Феликс и Пенни вполне разделяли его взгляд на данный вопрос. Ни один не слышал ни звука, однако, оторвавшись от мимолетного поцелуя и ободряюще похлопав по рукаву Феликса, Пенни увидела Кэсси Ремингтон, стоящую на коврике у подножия лестницы: голова поднята, голубые глаза яркие и хитрые. Феликс тоже заметил ее. Он резко отдернул руку и сбежал вниз по ступенькам. Кэсси сказала:
— Ты не позавтракал. Я пошла тебя искать. Элиза будет в ярости, если никто не попробует ее сельдь.
Пенни степенно сошла вниз.
— Феликс съест две порции, а мы с Мактавишем разделим одну на двоих.
Глава седьмая
— Я еще не решила, — сказала Элиза Коттон.

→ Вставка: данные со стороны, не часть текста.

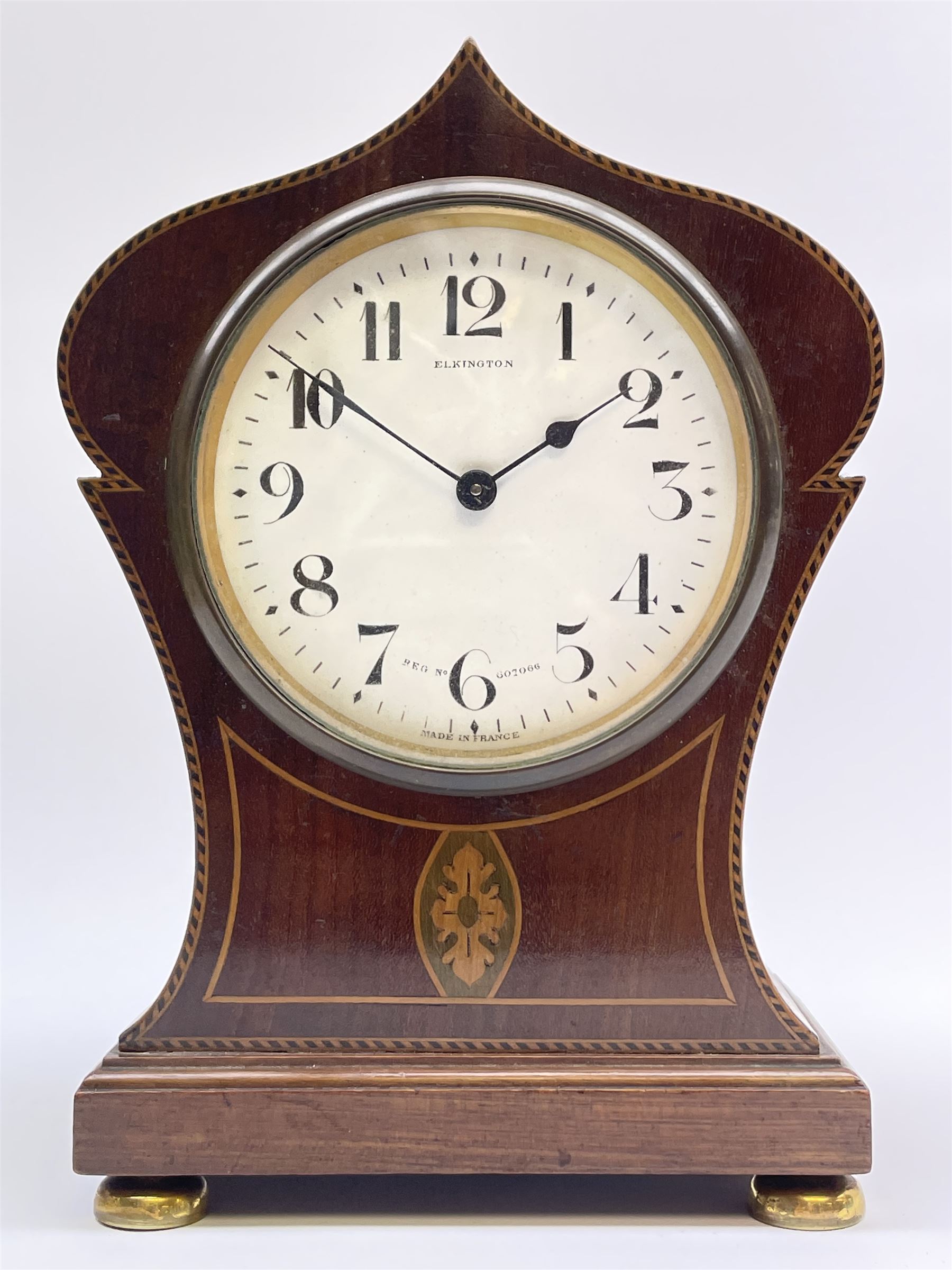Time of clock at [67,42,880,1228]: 1:50
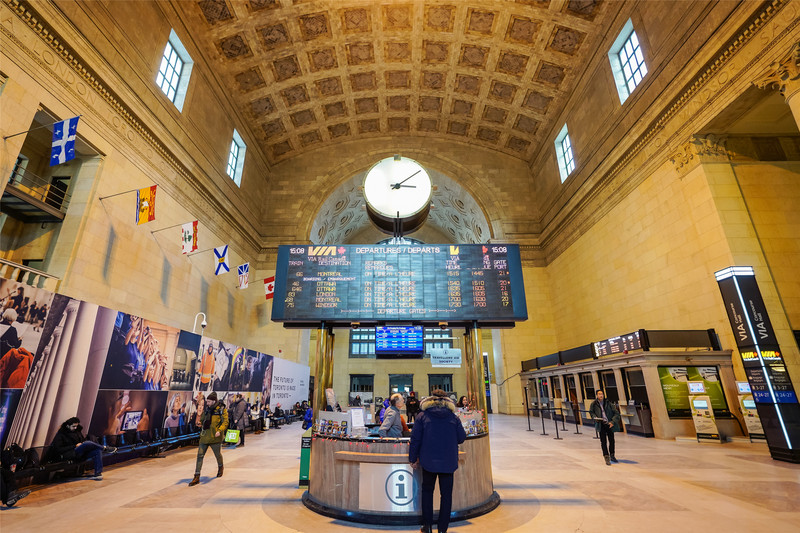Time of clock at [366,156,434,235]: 3:08
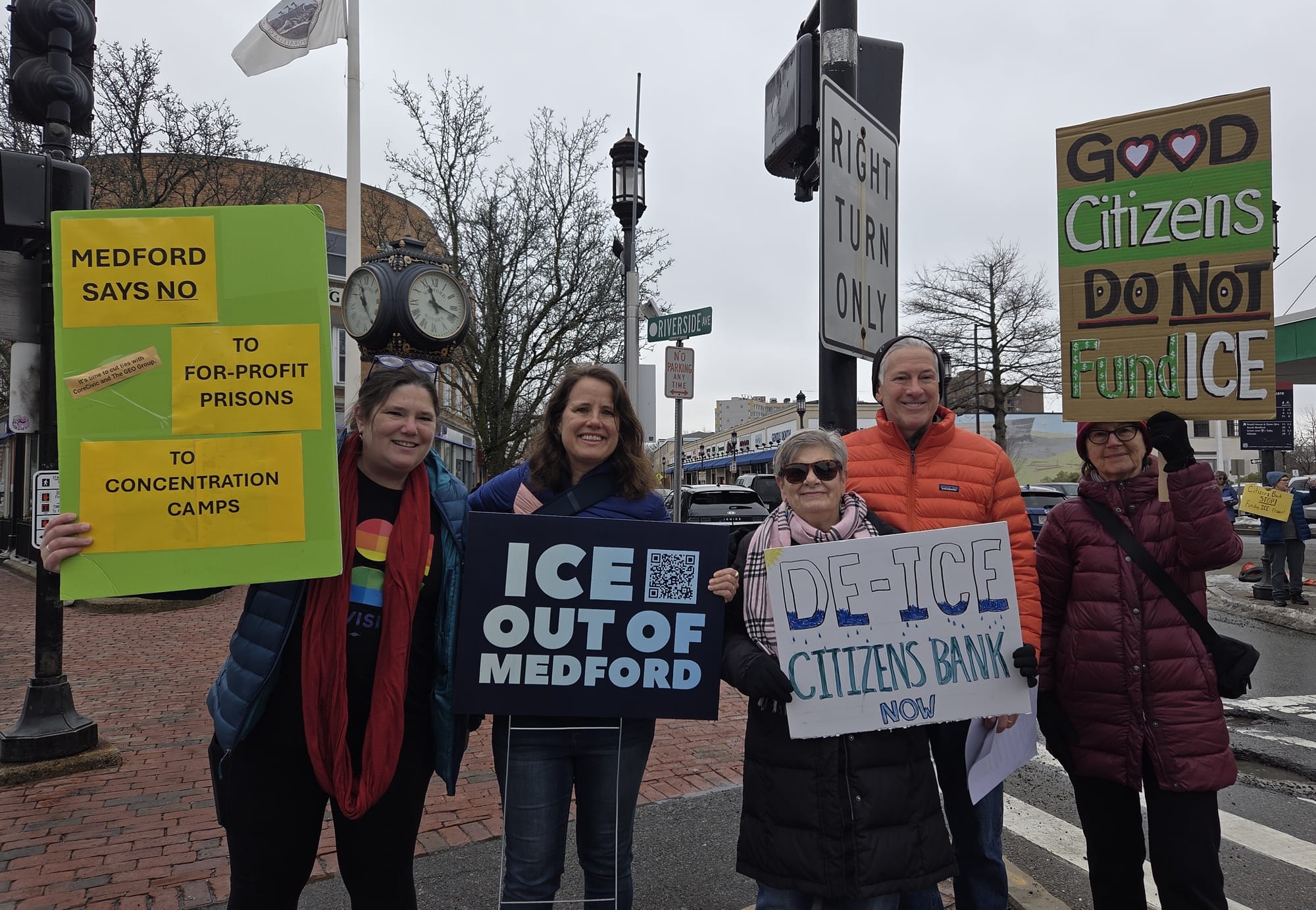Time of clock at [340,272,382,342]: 10:56
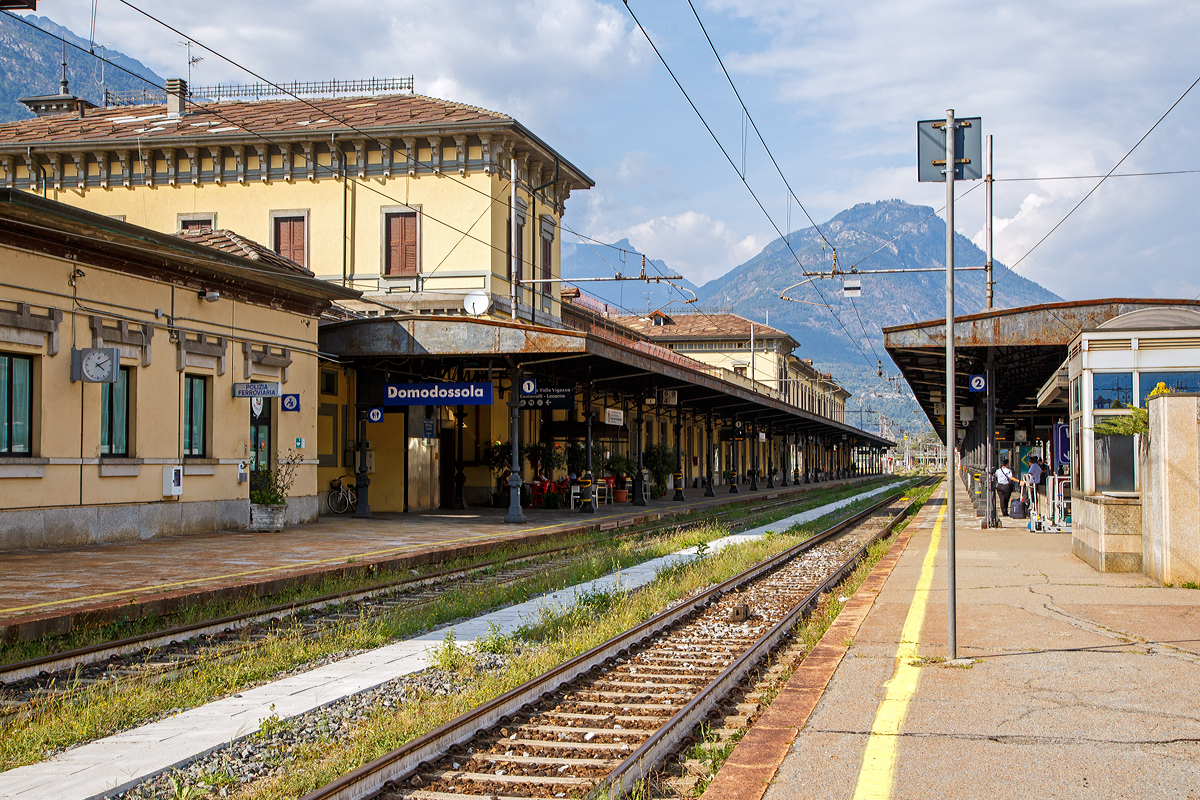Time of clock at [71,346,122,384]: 4:10
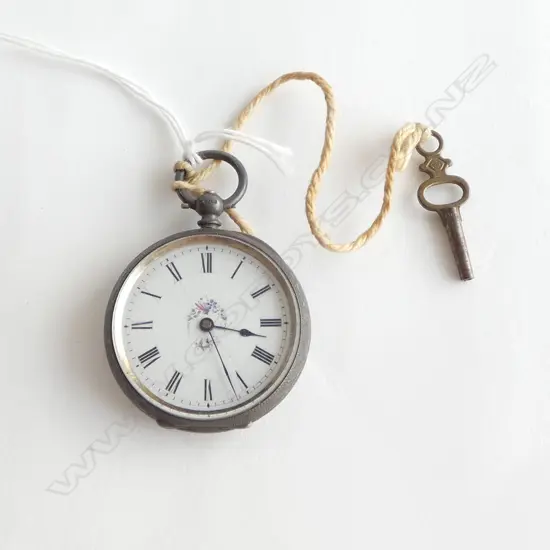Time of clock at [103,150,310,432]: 3:26
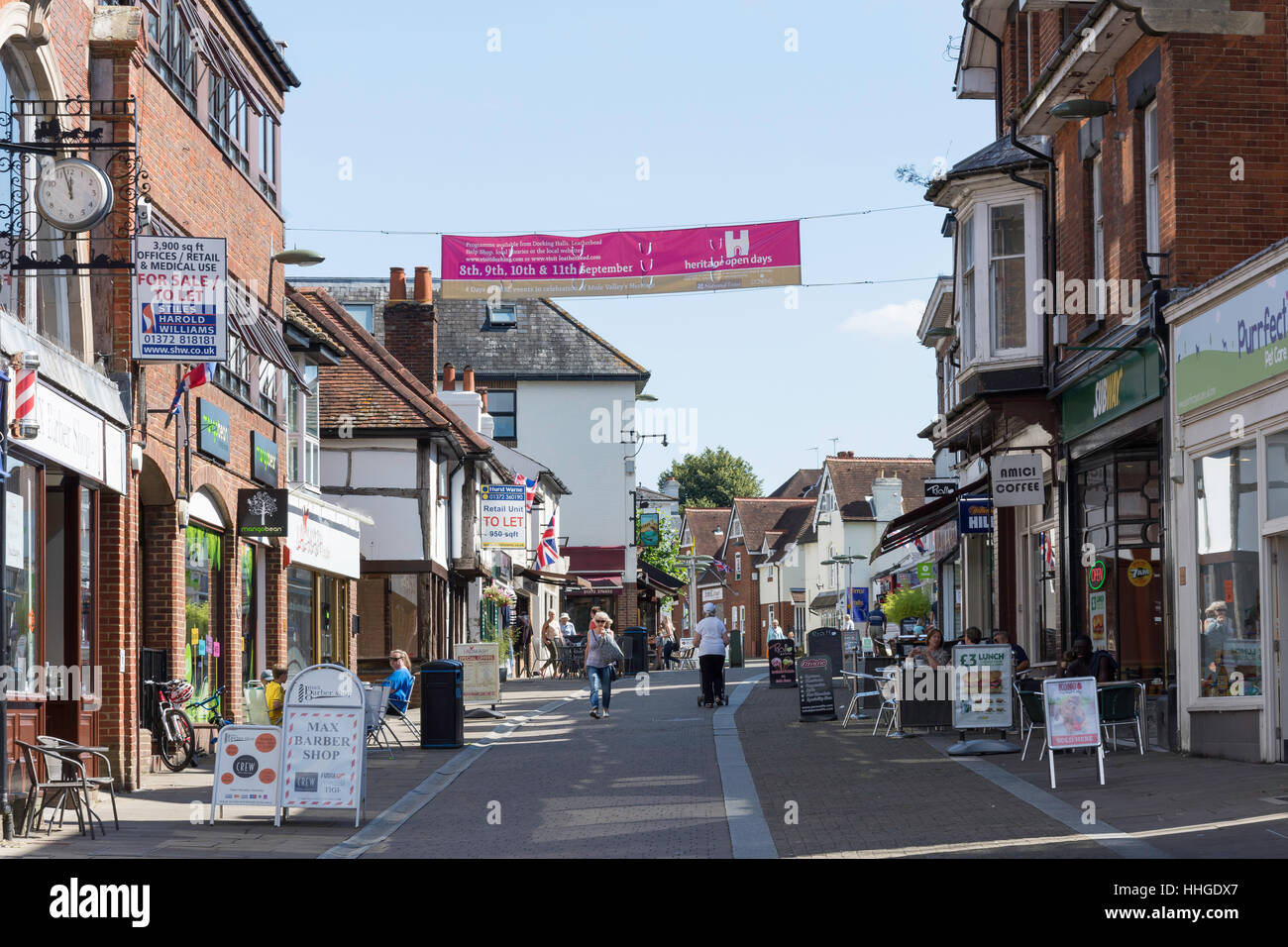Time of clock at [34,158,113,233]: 11:57
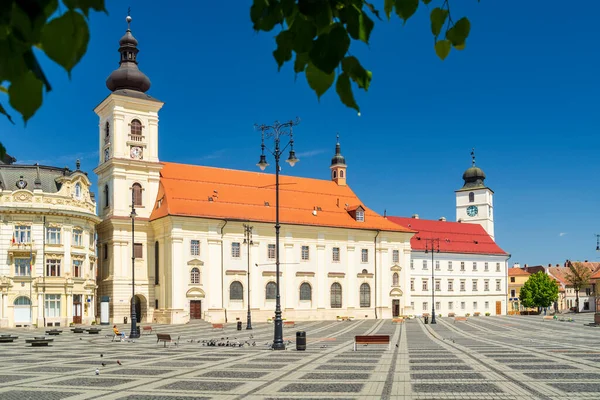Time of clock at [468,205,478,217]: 12:13
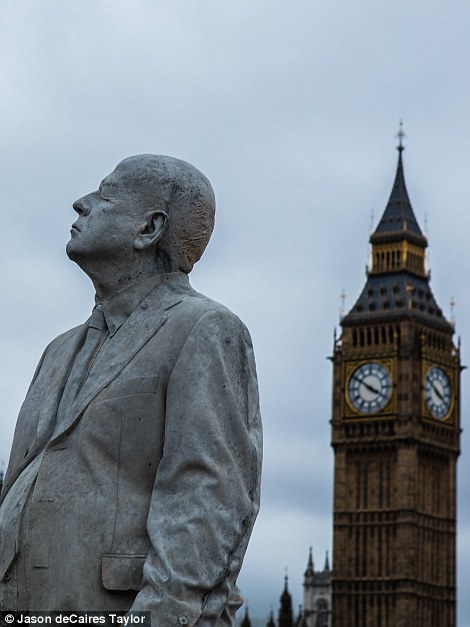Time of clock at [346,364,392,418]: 3:50
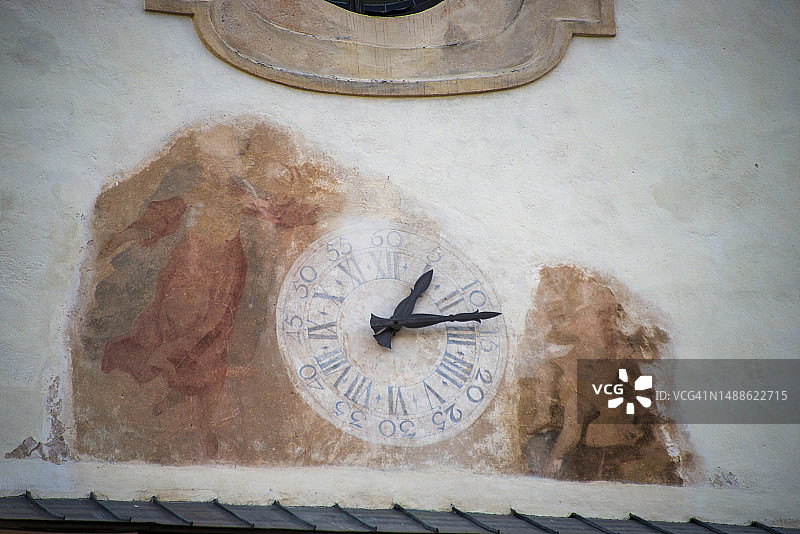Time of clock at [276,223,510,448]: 1:13
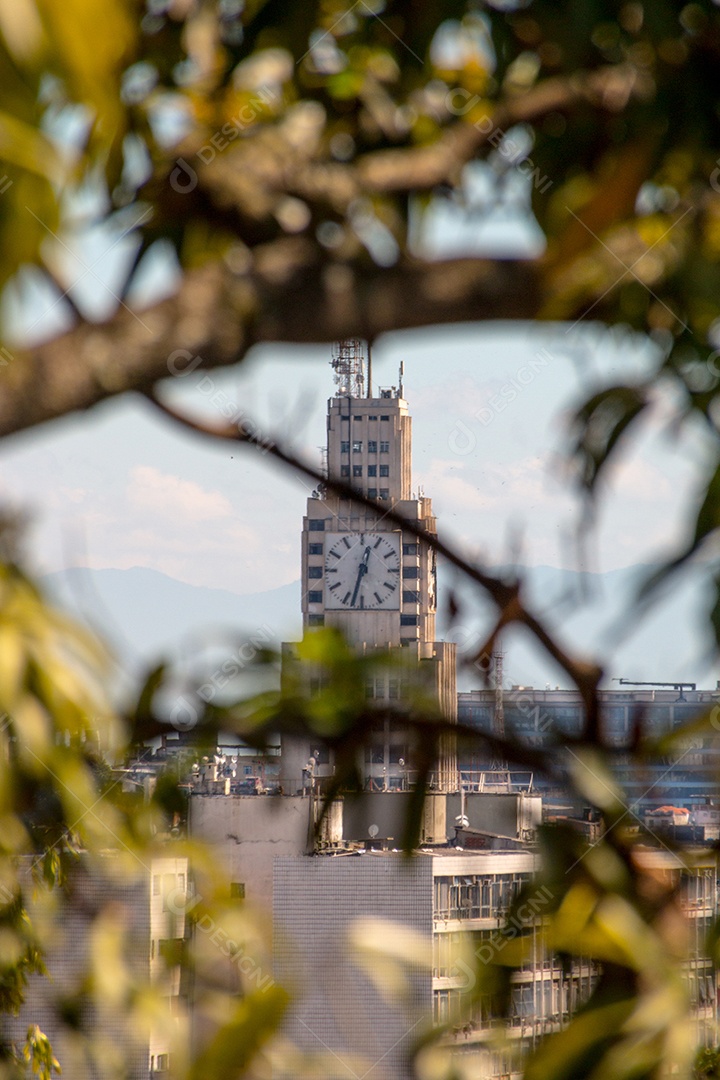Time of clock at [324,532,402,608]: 12:32
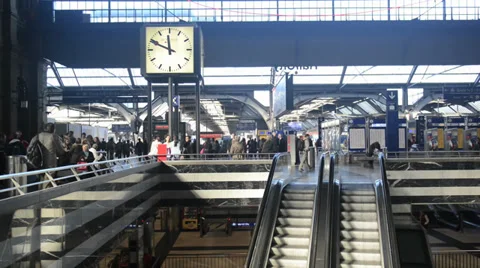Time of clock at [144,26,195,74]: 11:49
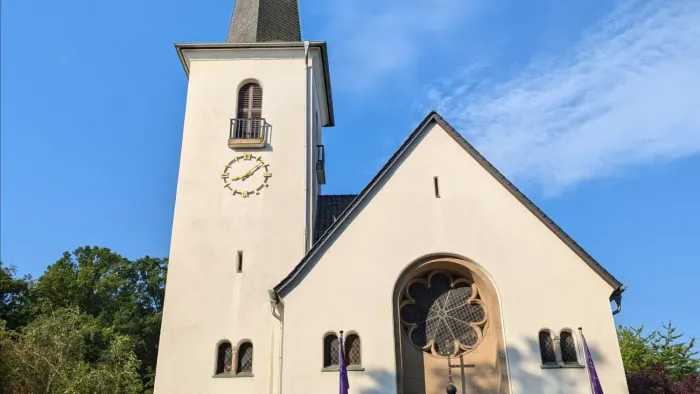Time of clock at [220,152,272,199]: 8:08
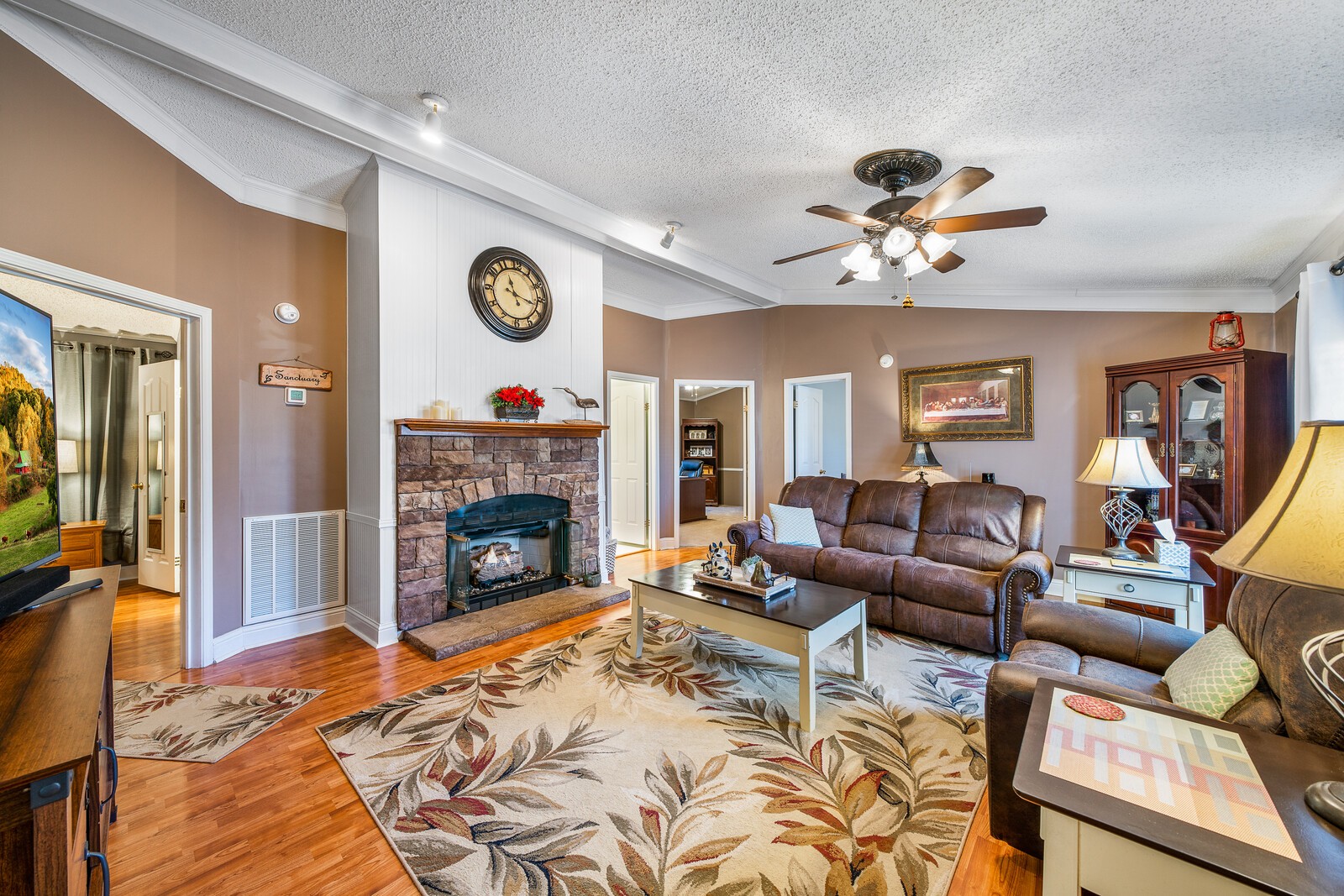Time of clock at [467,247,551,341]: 11:17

Косой луч света падал в окно. В плите ярко полыхал огонь. Кот Мактавиш сидел перед ней, прислонившись мордочкой к дверце духовки, которая была приятно теплой. Он насытился рыбой и находил вполне приемлемым слушать голоса Пенни и Элизы.
Пенни сидела на кухонном столе на «их половине», как она теперь стала ее называть, и болтала ногами. Она была одета в серые широкие брюки и старый белый свитер, принадлежавший Феликсу, когда тому было лет пятнадцать, а теперь севший на несколько размеров и пожелтевший от стирки.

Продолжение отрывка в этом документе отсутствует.